■ **THE TASK**
What dates head the entries in the GCC development log below?

■ **SELECTED TEXT**
========================================
Tuesday, November 30, 2010

Added optimizations for (char)X = (int)X >> N
I need to do the complementary left-shift forms

Sunday, November 28, 2010

Found another problem. Byte AND immediate operations were operating on the low byte. This resulted in odd behavior, and took a while to track down. All fixed now.

Friday, November 26, 2010

Now that Thanksgiving is over, I can get back to TI stuff. I'm using the LIBC project as a larger test program for GCC. Good thing too.

I found and removed a byte compare form which used a constant. I'm not sure how that got there. Copy-paste error maybe?

I've noticed that there's a lot of emitted code like this for int-to-char conversions:
mov r1, r2
mov r2, r1
swpb r1

And then R2 is never used again. I can do better than that, so an optimization has been added to handle this case. Now we get:
swpb r1

Much better. So now it's time for byte compare optimizations. I want to change:
li r2, >1200
cb r1, r2
jh LABEL
to:
ci r1, >12FF
jh LABEL

Wednesday, November 17, 2010

This is what I wrote for the patch release at AtariAge:

Well, it's patch time again.

Here's what made it into this release:

Bintils
Allow TI-style quotes ('example')
Allow two-byte character constants for immediate expressions (li r0, 'ab')
Fix a BFD Makefile bug which prevented clean compilation

GCC
Fix tms9900_output_ascii, was emitting invalid code when non-text characters were used
Divide and modulus operations now merged when possible
Fix data symbol declarations, now TI compliant
Fix "+=4" form, was missing comma in emitted code
Fix alignment of code, in some cases it was possible to misalign code by using odd-length string constants
Fix stack frame load/save differences, was using different locations between function prologue and epilogue in some cases (Thanks Tursi!)
Save return pointer at bottom of stack. This may help for later stack trace construction
Add optimizations for compare-and-branch operations with 16-bit values against -2, -1, 0, 1, and 2.
========================================
■ **INFORMATION PROVIDED**
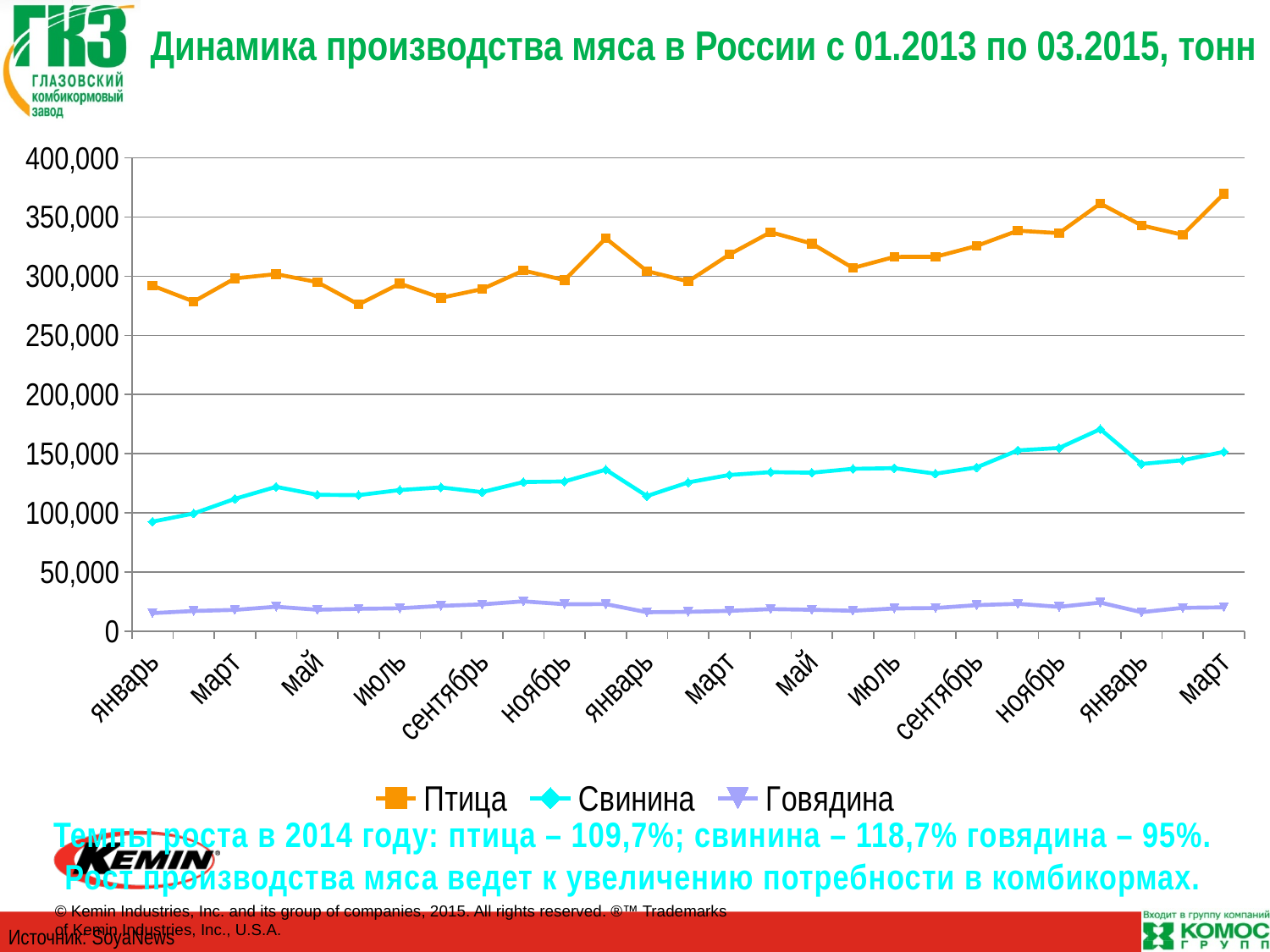
Which series has the lowest values throughout the chart? Говядина Is the value for Птица at the first январь greater or less than 250,000? greater Which series has the highest values throughout the chart? Птица Is the value for Говядина at any point greater or less than 50,000? less Is the value for Птица at the last март greater or less than 350,000? greater Which series are listed in the legend? Птица, Свинина, Говядина Does the Птица series generally rise or fall from the first январь to the last март? rise Which is larger at the last март: Свинина or Говядина? Свинина What is the title of the chart? Динамика производства мяса в России с 01.2013 по 03.2015, тонн What kind of chart is shown on the slide? line chart How many series does the legend list? 3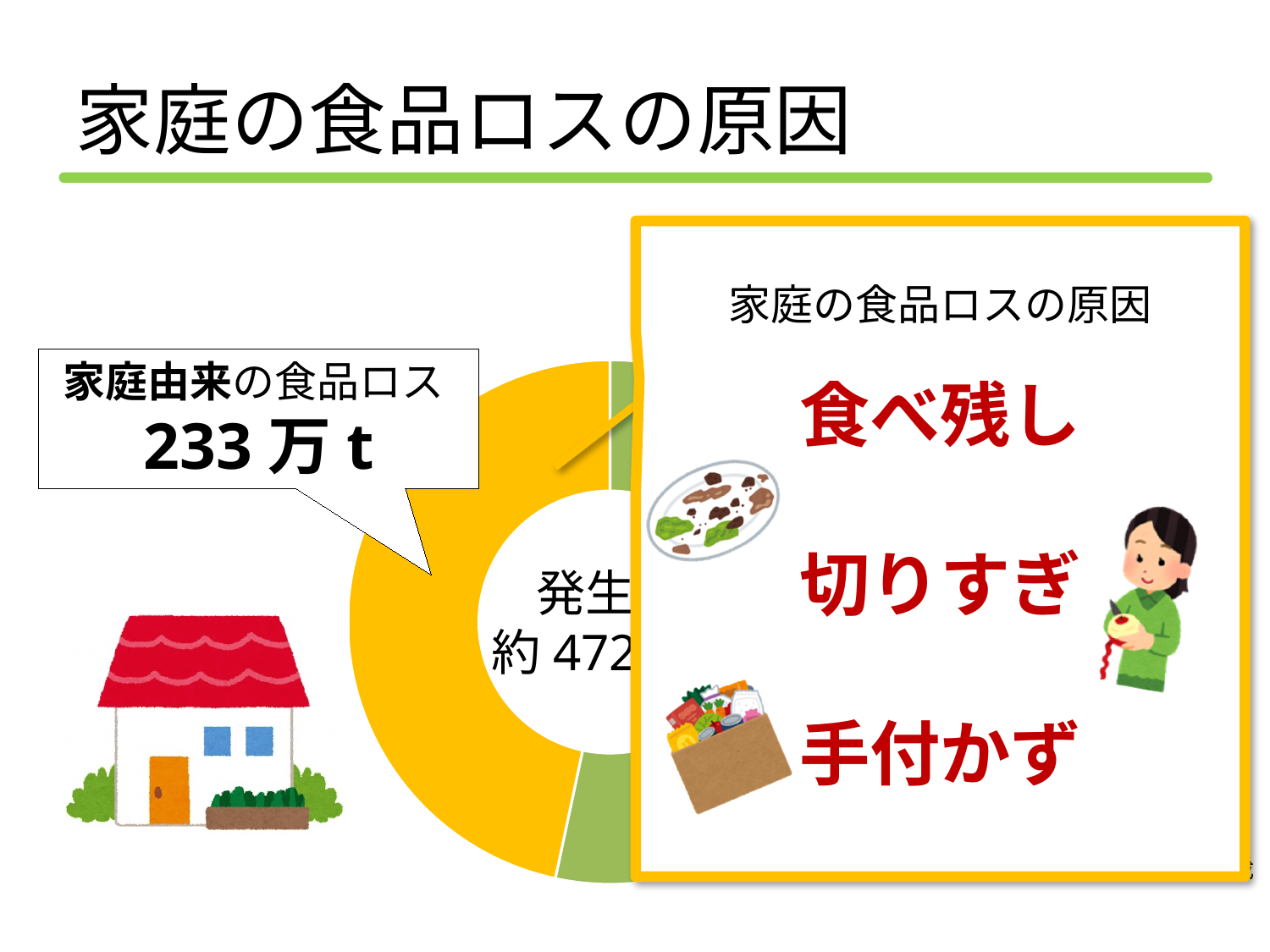
What kind of chart is shown on the slide? pie chart (donut) What value does the callout give for 家庭由来の食品ロス? 233万t Which slice does the callout reading 233万t point to? 家庭由来の食品ロス What colour is the slice labelled 家庭由来の食品ロス? yellow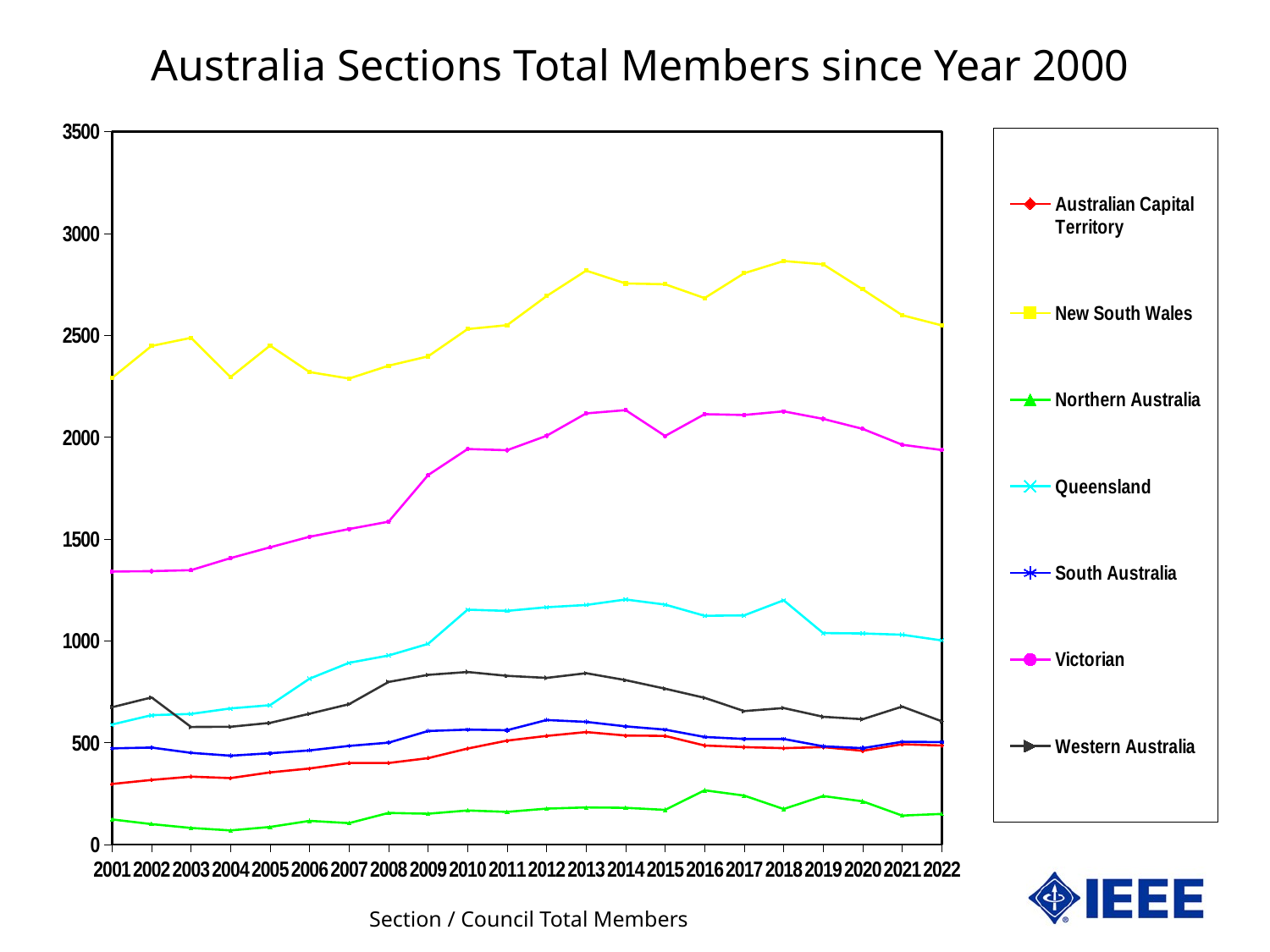
Which section has the highest number of members in 2022? New South Wales Is the value for New South Wales in 2018 greater or less than 2500? greater Is the value for Victorian in 2001 greater or less than 1500? less Do the values for Victorian rise or fall from 2001 to 2013? rise Do the values for New South Wales rise or fall from 2018 to 2022? fall Is the value for Queensland in 2014 greater or less than 1000? greater How many series does the legend list? 7 How many years are plotted along the x axis? 22 Which is larger in 2022, Queensland or Western Australia? Queensland What kind of chart is shown on the slide? line chart What is the title of the chart? Australia Sections Total Members since Year 2000 Which section has the lowest number of members in 2022? Northern Australia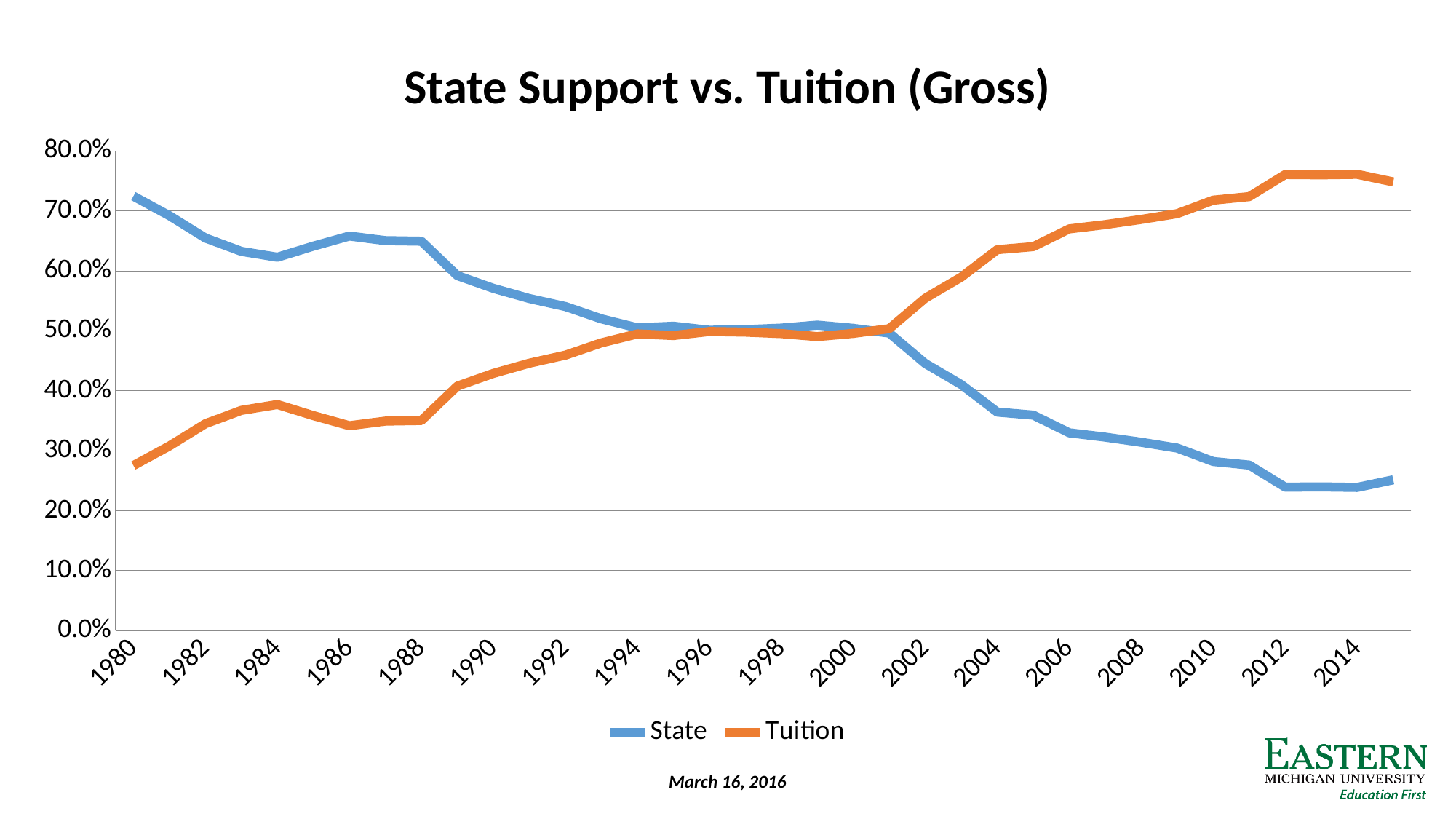
In 2010, which series has the higher value, State or Tuition? Tuition What kind of chart is shown on the slide? line chart Is the State value in 2012 greater or less than 30.0%? less Does the State series generally rise or fall from 1980 to 2014? fall Is the Tuition value in 1980 greater or less than 30.0%? less What is the title of the chart? State Support vs. Tuition (Gross) How many series does the legend list? 2 In 1990, which series has the higher value, State or Tuition? State Which series is drawn in orange? Tuition Is the State value in 1980 greater or less than 60.0%? greater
========================================
■ **THE ANSWER**
- Tuesday, November 30, 2010
- Sunday, November 28, 2010
- Friday, November 26, 2010
- Wednesday, November 17, 2010